Publishers Weekly - Publisher's Weekly
With elegant illustrations and quiet rhyming stanzas Cunningham (Nightfall, Country Lake) answers a crow's question, "Where does it go,/ this mountain snow,/ each spring?" Beginning with a trickle of melted snow on a still mountainside, the book traces the water's path from brook, to waterfall, to trout stream and, eventually, to the wide ocean. Composed with a photographic clarity, the gouache paintings are surrounded with clean white borders and embellished in the upper left-hand corner with the gray silhouette of the crow. Cunningham's rhymed quatrains, just two short lines per double-page spread, set a tone of reverence for the natural world: the reader sees a delicate golden leaf floating on the water's surface ("On the current/ a leaf is drawn") and after the turn of the page, a rainbow hidden in a billowing waterfall ("to the waterfall-/ then it's gone!). Both the beauty of the paintings and Cunningham's lyrical but simple language will make the subject comprehensible for even youngest readers, yet preserve its interest for adults. All ages. (Mar.)
Children's Literature - Kristin Harris
A Crow's Journey is a beautifully illustrated poem that tells about a curious crow who follows mountain snow as it melts. Large, realistic, watercolor paintings illustrate the few lines of verse on each page. The stream grows; rocks tumble and are worn down; a leaf is carried to a waterfall; a trout appears; the stream leaves the forest and then becomes a river that flows into the ocean. This book introduces younger children to exceptional art and to the water cycle, and would be a wonderful addition to any library.

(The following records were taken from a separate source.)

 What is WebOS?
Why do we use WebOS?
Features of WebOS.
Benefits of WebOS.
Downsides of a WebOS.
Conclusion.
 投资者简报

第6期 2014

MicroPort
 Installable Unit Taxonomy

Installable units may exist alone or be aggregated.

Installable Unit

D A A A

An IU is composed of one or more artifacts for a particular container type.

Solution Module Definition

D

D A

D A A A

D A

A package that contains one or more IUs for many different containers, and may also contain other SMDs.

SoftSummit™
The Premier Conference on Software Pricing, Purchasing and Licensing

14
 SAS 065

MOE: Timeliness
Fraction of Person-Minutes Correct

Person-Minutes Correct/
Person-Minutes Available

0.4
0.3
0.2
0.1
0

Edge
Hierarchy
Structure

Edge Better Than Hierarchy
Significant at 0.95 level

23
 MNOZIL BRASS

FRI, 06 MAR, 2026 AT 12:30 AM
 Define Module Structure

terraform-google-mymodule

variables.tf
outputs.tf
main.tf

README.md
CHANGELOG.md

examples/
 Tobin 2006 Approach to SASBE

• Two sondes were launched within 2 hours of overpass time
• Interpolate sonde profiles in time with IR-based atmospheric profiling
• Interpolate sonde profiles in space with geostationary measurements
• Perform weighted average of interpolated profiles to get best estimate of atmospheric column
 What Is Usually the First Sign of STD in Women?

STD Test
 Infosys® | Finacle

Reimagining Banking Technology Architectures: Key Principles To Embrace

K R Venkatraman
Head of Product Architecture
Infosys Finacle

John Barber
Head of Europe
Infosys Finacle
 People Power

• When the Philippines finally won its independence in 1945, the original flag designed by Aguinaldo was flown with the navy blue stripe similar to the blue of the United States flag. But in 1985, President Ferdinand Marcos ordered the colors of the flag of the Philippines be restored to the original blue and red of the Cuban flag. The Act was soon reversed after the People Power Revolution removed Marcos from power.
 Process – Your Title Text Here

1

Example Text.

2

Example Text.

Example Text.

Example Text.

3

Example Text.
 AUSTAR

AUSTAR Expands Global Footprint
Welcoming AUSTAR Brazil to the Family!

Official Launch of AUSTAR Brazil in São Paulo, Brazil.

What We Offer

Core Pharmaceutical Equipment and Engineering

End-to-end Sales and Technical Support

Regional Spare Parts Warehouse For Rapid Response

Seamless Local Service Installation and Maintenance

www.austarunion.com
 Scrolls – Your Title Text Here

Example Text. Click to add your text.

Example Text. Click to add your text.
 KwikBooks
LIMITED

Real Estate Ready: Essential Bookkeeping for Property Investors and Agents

School Library Journal - School Library Journal
PreS-Gr 2Although this book is handsomely designed and executed, its awkwardly chosen words diminish its impact. The poem tells of the travels of a crow that follows the course of the spring snow as it melts into a trickling mountain stream, growing and rushing over a waterfall, into a trout pool, and eventually making its way to the sea. It's an interesting concept rounded off at the end with a map of the water's (and the crow's) journey. However, the exquisite, subtly colored gouache illustrations definitely outshine the simple verse's forced rhymes and static cadence.Sue Norris, Rye Free Reading Room, NY
Susan Dove Lempke
Like the classic "Paddle to the Sea", this traces the path of water from melting ice to the ocean. Instead of following a carved canoe in the water, Cunningham shows a crow flying over the water, "curious to know: / Where does it go, / this mountain snow, / each spring?" Beginning with a trickle, it makes a brook trailing through the forest, pouring over a waterfall, continuing into a stream, and widening into a river, and at the mouth of the river, it "finally meets the ocean tide. / And now the crow is satisfied." Though the idea of a crow expressing curiosity seems coy, Cunningham's gouache paintings are anything but, capturing every ripple, sparkle, and splash of the water on its way. The rocks' texture, the dappling of light, the colors of the landscape, and the animals along the water are each caught with tenderness and an almost cameralike intensity. A map at the end gives children the chance to trace the crow's journey.